Nowadays, people use fiber laser engravers to make permanent marks on metal. When you are engraving, a focused beam of light is sent through a fiber optic cable and used to mark the surface of the material. The surface absorbs the laser, melts, and discolors.
All lasers have three main components — an energy source, a laser medium, and an optical resonator. The energy source is where a laser gets its energy. Many different laser media can be used as the base of a laser. The optical resonator, or optical cavity, reflects the light, so it feeds back into the system.
Materials are exposed under laser marking machines to a low-powered beam. This doesn't affect the properties of the materials, but instead uses a process called laser coloration on the surface to create high-contrast markings.
The laser beam created with a galvano metric drive system moves in one or two dimensions. With a traditional lens, the focal point of the beam changes as the beam moves away from the optical axis. This change in focal point can result in defects in your projects.

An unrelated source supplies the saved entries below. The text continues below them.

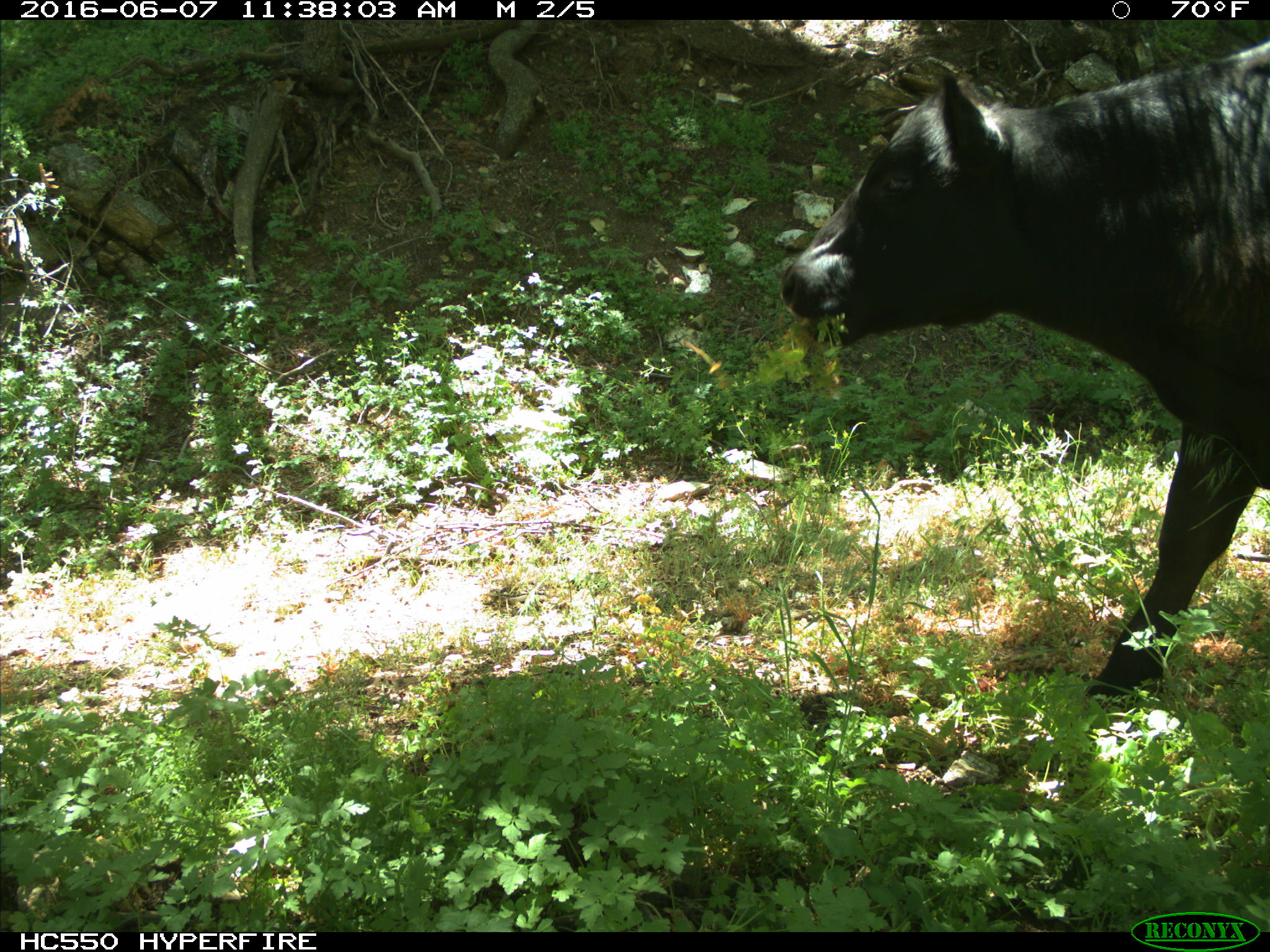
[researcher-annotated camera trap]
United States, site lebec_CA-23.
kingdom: Animalia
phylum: Chordata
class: Mammalia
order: Artiodactyla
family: Bovidae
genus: Bos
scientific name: Bos taurus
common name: domestic cow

F-theta lenses correct this problem by focusing the laser beam onto an image plane without distortion.
theta lenses are often used in galvanometric scanning systems that are comprised of two mirrors. One mirror controls beam deflection in one direction and the other controls beam direction in the perpendicular direction. The F-theta lens then focuses the laser precisely on the planar surface.
Materials you can engrave or mark with fiber lasers include: Acrylic, Hard plastics, Brick, Granite, Marble, Tile, Aluminum, Gold, Silver, Stainless Steel, Brass, Titanium, Tungsten and so on.
Fiber lasers work well on PVC (polyvinyl chloride) materials. However, some PVC acrylics can create toxic fumes when they're lasered. PVC is a polymer that contains chloride. Heating PVC breaks it down, causing it to release hydrochloric acid, a toxic gas. If you're using a fiber laser on PVC, you'll need to make sure you're using a trustworthy fume extraction system capable of handling the toxic gas.
Another consideration when using PVC with a fiber optic laser is dechlorination, a decomposition process that occurs as PVC is heated. When the chlorine is released, it causes yellowing around the area that was marked with the fiber laser.